NUSANTARANEWS.CO, Jakarta – Dalam forum FGD yang digelar Presedium Nasional Majelis Permusyawaratan Pribumi Indonesia (PN MPPI) menyepakati bahwa keberadaan keraton dan masyarakat adat yang masih eksis di Indonesia ini memiliki peranan penting dalam peradaban nasional. Salah satunya adalah sebagai penyeimbang menghidupkan kembali norma-norma budaya.
“Hasil FGD hari ini tadi menyepakati bersama bahwasanya pentingnya peran dari masyarakat adat di negeri kita sebagai penyeimbang untuk menghidupkan kembali norma norma budaya dan sebagai barometer kebudayaan intelektual, adat istiadat dan agama,” kata anggota PN MPPI, Nur Aini Bunyamin, usia isi acara diskusi bertajuk Kesultanan dan Kerajaan Sebagai Pusat Peradaban Nasional di kawasan Jakarta Selatan Kamis (19/9/2019).

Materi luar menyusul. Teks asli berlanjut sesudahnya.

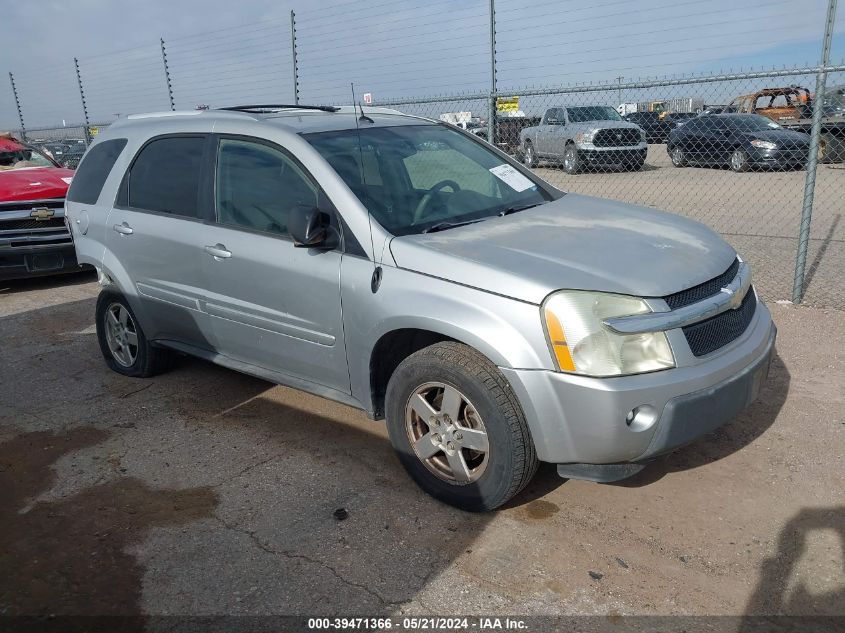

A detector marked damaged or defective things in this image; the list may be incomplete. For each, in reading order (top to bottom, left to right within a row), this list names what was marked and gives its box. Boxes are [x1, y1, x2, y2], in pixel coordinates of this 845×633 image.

cracked asphalt [0, 272, 840, 616]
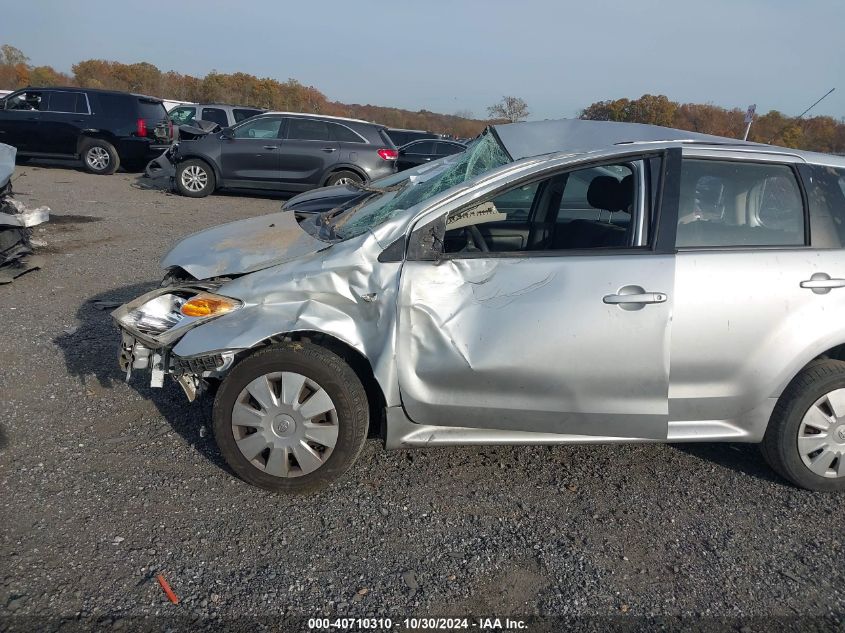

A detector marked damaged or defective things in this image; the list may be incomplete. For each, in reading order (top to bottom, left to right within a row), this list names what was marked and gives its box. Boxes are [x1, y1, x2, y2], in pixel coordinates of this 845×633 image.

Hal sama disampaikan penasehat PN MPPI, Bambang B Wiwoho. Dirinya melihat keberadaan keraton dan tokoh adat penting dalam menghadapi gelombang globalisasi dan perang asimetris.
“Kita membicarakan bagaimana peran kerajaan-kerajaan, keraton-keraton, tokoh-tokoh adat di Nusantara untuk membangun peradaban Indonesia di masa depan yang tahan menghadapi gelombang globalisasi dan perang asimetris,” kata Bambang Wiwoho.
Kenapa? Sebab lanjut dia, perang asimetris dan globalisasi ini telah memprorak porandakan Tri Sakti yang dulu di canangkan oleh Bung Karno kemudian dijadikan salah satu bahan kampanye presiden Jokwoi. Tri sakti yaitu, pertama berkepribadian dalam kebudayaan, berdikari dalam ekonomi dan berdaulat dalam politik.
“Kenyataanya, perang asimetris yang ditandai dan didukung dengan kekuatan modal dan teknologi sangat besar dengan revolusi digital seperti yang kita kenal sekarang ini telah menghahancurkan segi-segi pertahanan peradaban kita,” jelasnya.
Situasi ini kata Bambang, memicu tatanan kehidupan masyarakat Indonesia mejadi individualistis. Ia mencohkan, di bidang ekonomi, Indonesia sangat tegantung pada luar karena pasar bebas.
“Kekuatan ekonomi rakyat kita, kekuatan usaha kecil menengah. Kita pribumi menjadi termarginalkan sehingga kalah dengan konglomerasi dan kekuatan lain. Sehingga peranan rakyat di dalam ekonomi sangat lemah,” tandasnya.